Given task
Please restate all of the data below, changing "further" to "farther" and keeping everything else the same. Leave the pictures out of your answer.

Record extracts
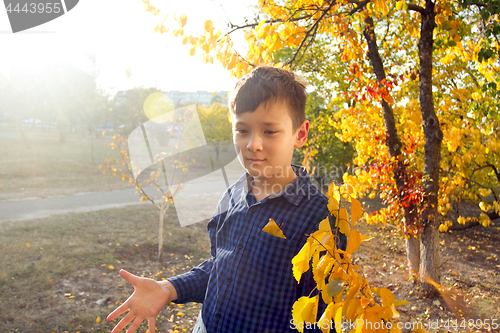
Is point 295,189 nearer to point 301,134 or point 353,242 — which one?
point 301,134

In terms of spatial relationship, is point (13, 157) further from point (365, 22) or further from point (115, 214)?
point (365, 22)

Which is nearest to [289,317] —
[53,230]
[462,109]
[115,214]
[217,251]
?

Completed task
Is point 295,189 nearer to point 301,134 or point 353,242 — which one?
point 301,134

In terms of spatial relationship, is point (13, 157) farther from point (365, 22) or farther from point (115, 214)?
point (365, 22)

Which is nearest to [289,317] —
[53,230]
[462,109]
[115,214]
[217,251]
?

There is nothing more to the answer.